Aim: Copy verbatim the lines from the one containing "From farthest to" to the one containing "shopping bag, the sidewalk", including both of those lines.
── Data in this exercise
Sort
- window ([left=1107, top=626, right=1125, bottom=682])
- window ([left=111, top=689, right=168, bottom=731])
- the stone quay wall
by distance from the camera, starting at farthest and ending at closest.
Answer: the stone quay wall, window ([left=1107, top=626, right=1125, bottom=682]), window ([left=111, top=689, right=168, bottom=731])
────
── Data in this exercise
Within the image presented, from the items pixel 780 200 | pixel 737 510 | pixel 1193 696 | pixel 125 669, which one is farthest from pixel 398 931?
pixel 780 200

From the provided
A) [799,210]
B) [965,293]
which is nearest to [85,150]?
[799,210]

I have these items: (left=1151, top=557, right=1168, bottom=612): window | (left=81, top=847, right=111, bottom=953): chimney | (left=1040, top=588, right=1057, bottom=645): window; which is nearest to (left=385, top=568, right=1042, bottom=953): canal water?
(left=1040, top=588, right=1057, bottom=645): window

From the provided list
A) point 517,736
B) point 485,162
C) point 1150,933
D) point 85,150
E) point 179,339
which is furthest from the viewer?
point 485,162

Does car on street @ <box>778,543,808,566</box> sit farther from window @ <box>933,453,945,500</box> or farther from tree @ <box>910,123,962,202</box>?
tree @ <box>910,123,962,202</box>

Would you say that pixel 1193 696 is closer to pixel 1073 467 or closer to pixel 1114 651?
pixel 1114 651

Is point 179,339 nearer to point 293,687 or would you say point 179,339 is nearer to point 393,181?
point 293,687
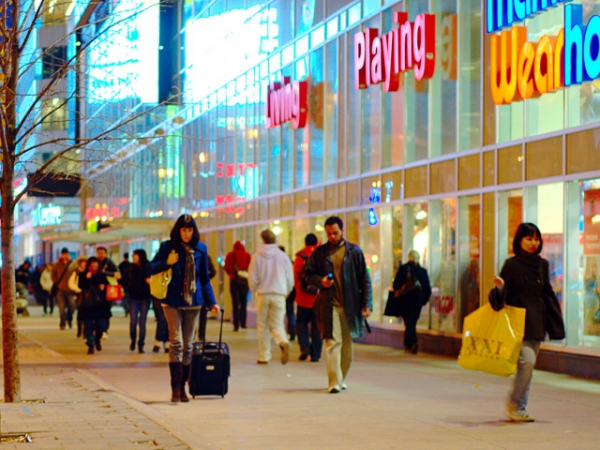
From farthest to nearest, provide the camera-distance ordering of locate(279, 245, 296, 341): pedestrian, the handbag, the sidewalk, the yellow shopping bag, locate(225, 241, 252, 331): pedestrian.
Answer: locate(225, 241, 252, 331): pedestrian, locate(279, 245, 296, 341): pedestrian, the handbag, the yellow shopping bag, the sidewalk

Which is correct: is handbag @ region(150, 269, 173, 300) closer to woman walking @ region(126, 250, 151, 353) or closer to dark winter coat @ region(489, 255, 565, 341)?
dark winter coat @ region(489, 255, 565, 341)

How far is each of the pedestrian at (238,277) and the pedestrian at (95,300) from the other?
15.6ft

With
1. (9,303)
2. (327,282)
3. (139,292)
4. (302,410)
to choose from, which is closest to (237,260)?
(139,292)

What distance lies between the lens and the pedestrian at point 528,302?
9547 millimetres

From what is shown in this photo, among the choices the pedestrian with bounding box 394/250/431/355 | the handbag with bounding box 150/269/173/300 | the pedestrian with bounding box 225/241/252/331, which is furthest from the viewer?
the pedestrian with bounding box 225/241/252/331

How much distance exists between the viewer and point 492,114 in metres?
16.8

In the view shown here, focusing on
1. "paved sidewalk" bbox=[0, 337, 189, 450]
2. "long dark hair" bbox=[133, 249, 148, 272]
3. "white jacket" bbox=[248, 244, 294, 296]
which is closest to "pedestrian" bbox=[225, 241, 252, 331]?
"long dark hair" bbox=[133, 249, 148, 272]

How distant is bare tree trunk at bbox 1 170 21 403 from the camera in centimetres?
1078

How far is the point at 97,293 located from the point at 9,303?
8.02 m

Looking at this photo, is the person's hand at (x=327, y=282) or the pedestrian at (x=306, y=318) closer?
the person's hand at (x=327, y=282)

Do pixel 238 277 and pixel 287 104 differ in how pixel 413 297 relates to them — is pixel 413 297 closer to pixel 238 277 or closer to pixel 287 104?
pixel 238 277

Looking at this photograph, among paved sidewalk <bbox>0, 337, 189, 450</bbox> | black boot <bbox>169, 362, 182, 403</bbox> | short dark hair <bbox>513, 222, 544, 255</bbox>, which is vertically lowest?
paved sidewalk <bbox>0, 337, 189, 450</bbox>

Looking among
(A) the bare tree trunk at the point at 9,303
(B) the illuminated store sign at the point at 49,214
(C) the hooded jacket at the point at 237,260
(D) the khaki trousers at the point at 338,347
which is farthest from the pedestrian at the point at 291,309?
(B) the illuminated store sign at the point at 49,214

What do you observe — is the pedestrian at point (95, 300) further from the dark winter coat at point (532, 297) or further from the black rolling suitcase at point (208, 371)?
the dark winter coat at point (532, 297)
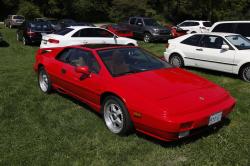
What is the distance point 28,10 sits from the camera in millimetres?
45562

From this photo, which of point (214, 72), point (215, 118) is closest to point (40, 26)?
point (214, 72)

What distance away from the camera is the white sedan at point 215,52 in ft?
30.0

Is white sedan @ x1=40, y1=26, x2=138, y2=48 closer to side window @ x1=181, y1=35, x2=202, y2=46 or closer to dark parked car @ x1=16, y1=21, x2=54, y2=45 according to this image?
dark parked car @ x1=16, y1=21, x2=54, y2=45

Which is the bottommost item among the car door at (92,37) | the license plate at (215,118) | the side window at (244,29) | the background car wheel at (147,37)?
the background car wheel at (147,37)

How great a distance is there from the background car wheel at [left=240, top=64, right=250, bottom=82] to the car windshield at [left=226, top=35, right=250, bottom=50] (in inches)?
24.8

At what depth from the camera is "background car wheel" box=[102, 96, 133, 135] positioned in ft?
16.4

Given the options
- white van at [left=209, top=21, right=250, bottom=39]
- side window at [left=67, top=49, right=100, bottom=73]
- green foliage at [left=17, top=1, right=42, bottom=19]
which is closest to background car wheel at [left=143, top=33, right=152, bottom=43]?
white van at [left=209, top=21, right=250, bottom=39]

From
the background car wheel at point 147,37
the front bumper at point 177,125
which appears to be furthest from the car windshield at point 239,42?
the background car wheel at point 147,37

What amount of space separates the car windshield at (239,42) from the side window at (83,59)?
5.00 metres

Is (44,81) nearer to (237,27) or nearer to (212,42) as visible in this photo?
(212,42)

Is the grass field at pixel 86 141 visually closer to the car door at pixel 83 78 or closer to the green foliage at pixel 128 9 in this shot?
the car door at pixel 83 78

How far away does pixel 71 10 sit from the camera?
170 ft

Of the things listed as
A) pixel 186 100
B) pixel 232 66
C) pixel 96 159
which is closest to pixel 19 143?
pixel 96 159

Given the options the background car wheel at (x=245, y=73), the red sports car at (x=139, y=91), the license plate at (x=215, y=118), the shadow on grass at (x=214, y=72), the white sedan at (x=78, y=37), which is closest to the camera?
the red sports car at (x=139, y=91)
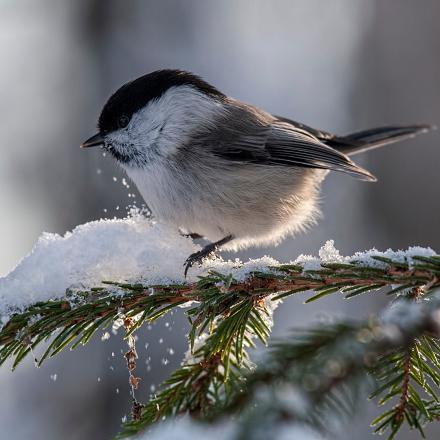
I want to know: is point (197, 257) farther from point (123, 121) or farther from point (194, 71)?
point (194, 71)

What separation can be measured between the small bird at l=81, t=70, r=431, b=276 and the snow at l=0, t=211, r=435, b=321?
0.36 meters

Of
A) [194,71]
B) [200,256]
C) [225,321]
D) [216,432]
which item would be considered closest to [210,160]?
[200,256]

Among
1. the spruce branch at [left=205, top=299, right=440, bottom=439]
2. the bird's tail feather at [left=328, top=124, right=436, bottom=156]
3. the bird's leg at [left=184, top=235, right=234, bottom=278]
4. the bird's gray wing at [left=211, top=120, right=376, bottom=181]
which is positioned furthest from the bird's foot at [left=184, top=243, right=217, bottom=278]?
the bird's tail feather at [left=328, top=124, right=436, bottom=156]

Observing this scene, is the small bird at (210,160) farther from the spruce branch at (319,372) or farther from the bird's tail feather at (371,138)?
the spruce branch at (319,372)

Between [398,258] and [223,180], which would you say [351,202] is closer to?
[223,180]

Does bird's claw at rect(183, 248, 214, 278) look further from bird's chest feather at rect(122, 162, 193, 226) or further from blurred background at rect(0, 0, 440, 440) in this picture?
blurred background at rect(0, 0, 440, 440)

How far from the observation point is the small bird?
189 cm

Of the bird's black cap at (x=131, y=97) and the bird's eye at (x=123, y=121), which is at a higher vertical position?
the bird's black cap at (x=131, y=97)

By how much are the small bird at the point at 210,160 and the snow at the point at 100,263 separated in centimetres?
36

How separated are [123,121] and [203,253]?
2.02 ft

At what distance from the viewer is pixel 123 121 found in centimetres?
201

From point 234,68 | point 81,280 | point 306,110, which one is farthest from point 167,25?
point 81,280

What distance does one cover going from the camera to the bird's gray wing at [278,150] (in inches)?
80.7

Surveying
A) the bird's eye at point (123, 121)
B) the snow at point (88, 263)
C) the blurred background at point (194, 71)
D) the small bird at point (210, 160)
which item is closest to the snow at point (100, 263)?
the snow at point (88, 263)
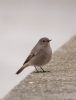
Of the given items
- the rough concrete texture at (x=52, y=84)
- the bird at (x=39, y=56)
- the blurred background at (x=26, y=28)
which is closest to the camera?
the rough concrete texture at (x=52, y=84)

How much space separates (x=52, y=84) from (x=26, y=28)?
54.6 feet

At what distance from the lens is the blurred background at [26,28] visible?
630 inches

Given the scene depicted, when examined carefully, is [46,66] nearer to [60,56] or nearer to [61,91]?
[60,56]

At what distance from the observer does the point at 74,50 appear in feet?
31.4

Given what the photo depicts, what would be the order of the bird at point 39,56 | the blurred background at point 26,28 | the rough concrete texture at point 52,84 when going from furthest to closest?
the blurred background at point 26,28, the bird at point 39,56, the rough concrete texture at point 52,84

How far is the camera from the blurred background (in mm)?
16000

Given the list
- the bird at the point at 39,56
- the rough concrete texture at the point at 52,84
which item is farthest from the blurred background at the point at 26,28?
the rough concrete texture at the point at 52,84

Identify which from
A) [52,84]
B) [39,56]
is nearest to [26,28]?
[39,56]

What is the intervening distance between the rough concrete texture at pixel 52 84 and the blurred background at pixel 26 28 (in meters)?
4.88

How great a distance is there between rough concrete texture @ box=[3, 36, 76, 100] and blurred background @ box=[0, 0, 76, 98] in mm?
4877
────
In response:
From farthest to nearest, provide the camera-distance ordering of locate(279, 245, 296, 341): pedestrian, the handbag, the sidewalk, the yellow shopping bag, locate(225, 241, 252, 331): pedestrian.
Answer: locate(225, 241, 252, 331): pedestrian, locate(279, 245, 296, 341): pedestrian, the handbag, the yellow shopping bag, the sidewalk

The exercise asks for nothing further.